What is needed is every line from the one holding "family: Leporidae" to the last line of the data below, printed exactly and without pictures.

%%

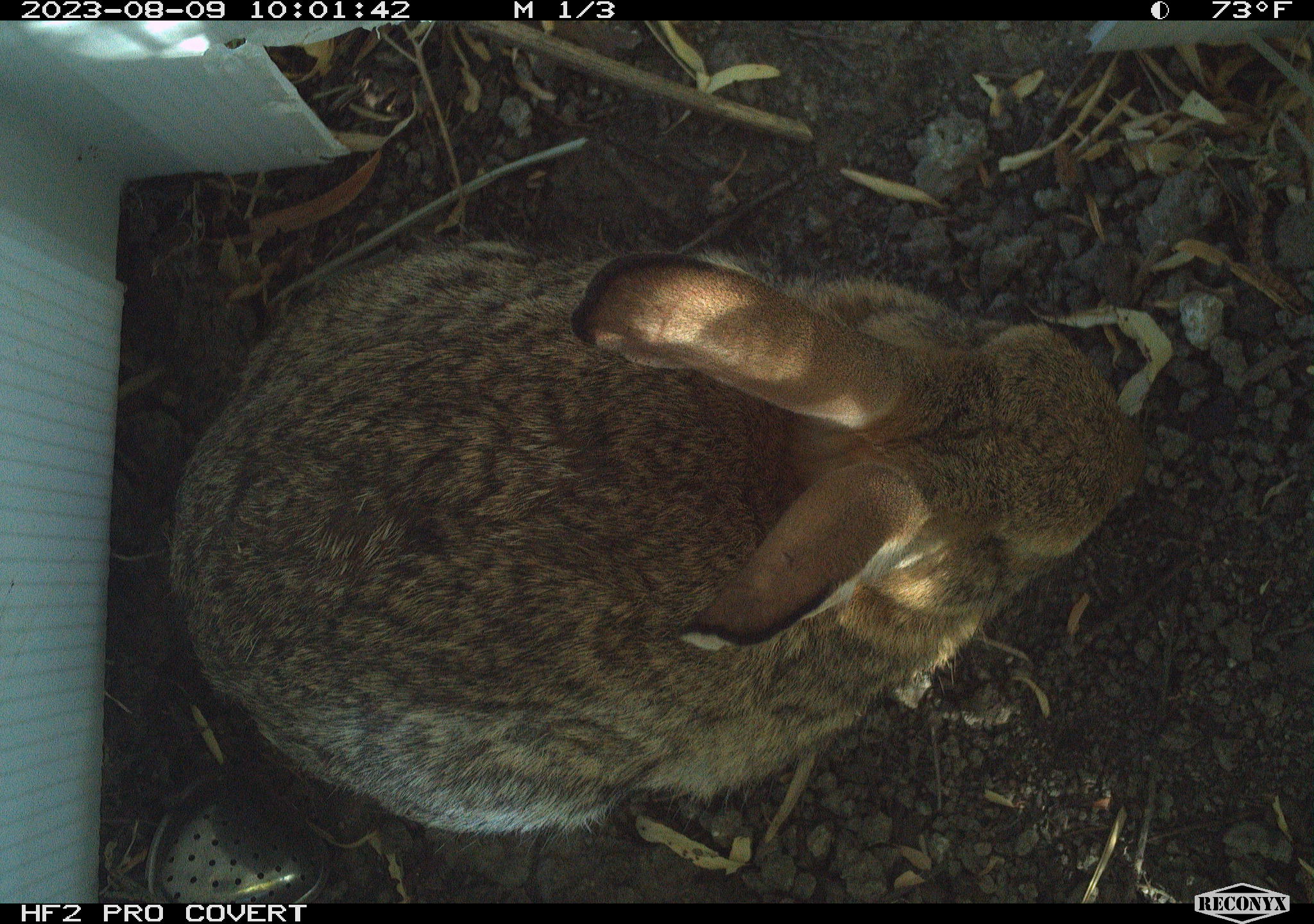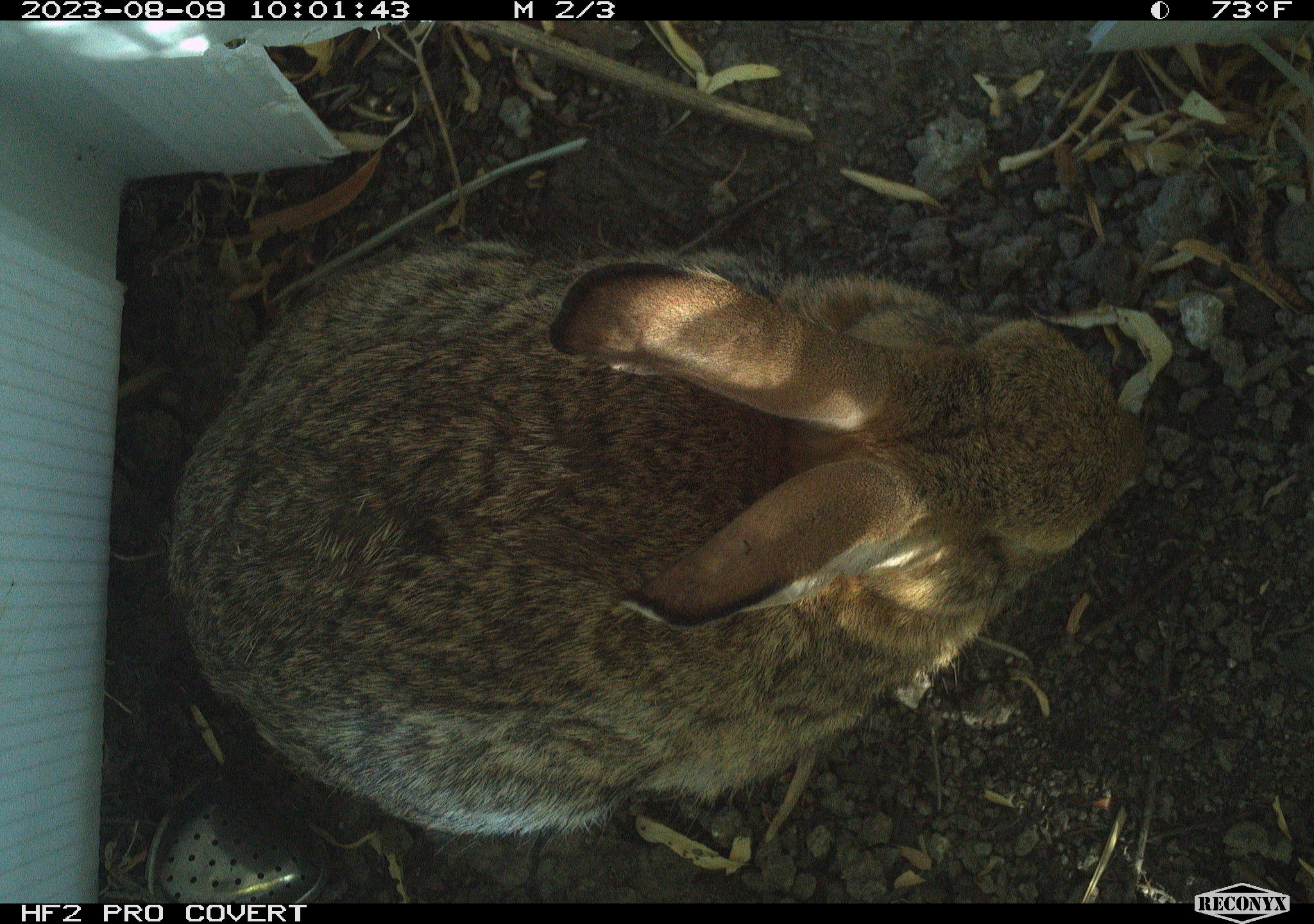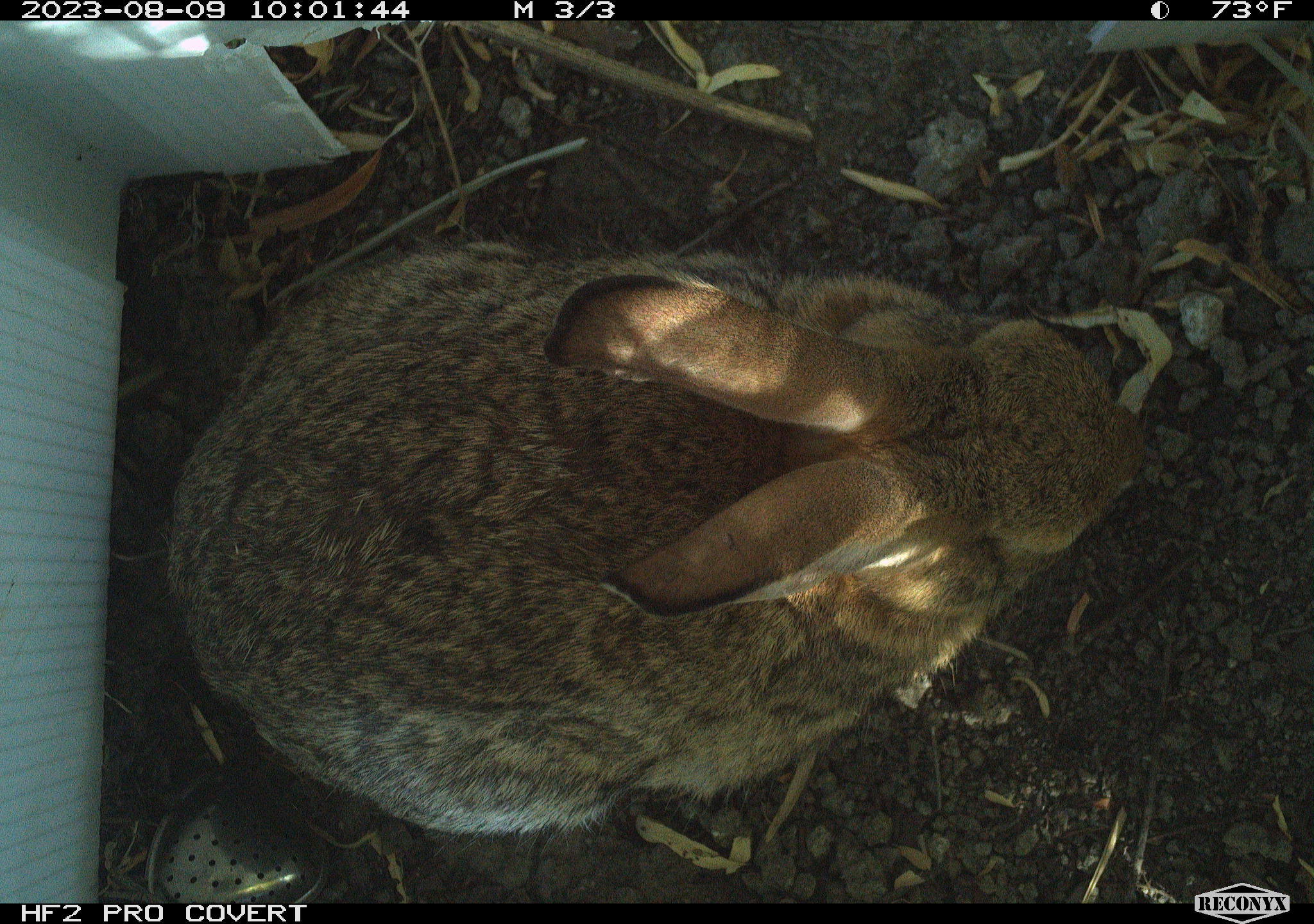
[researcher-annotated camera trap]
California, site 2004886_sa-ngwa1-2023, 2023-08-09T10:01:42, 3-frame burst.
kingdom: Animalia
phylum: Chordata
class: Mammalia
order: Lagomorpha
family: Leporidae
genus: Sylvilagus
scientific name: Sylvilagus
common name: cottontail rabbits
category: sylvilagus species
Sylvilagus species (cottontail rabbits) (Sylvilagus).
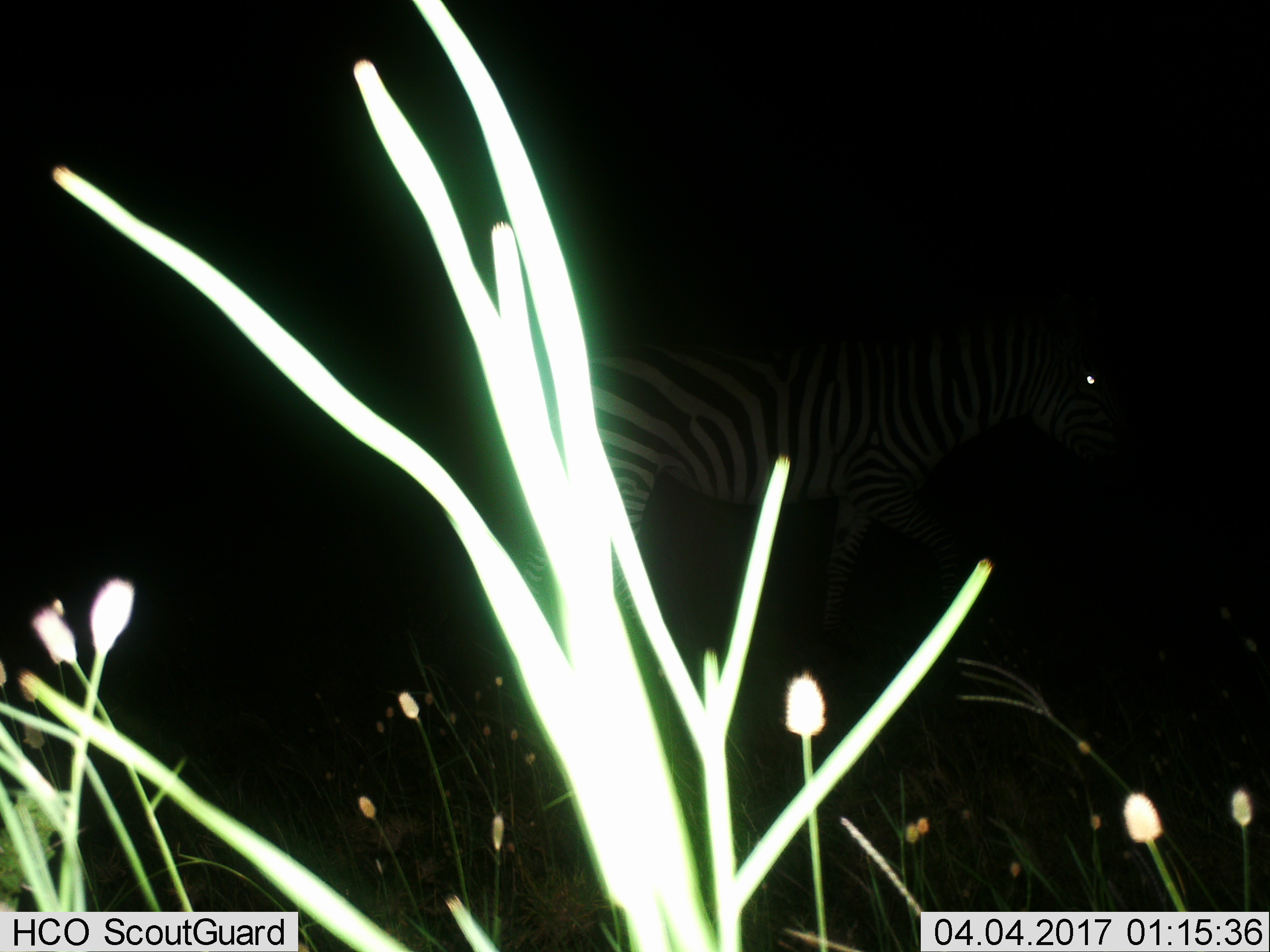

%%

_Response area:_
family: Leporidae
genus: Sylvilagus
scientific name: Sylvilagus
common name: cottontail rabbits
category: sylvilagus species
Sylvilagus species (cottontail rabbits) (Sylvilagus).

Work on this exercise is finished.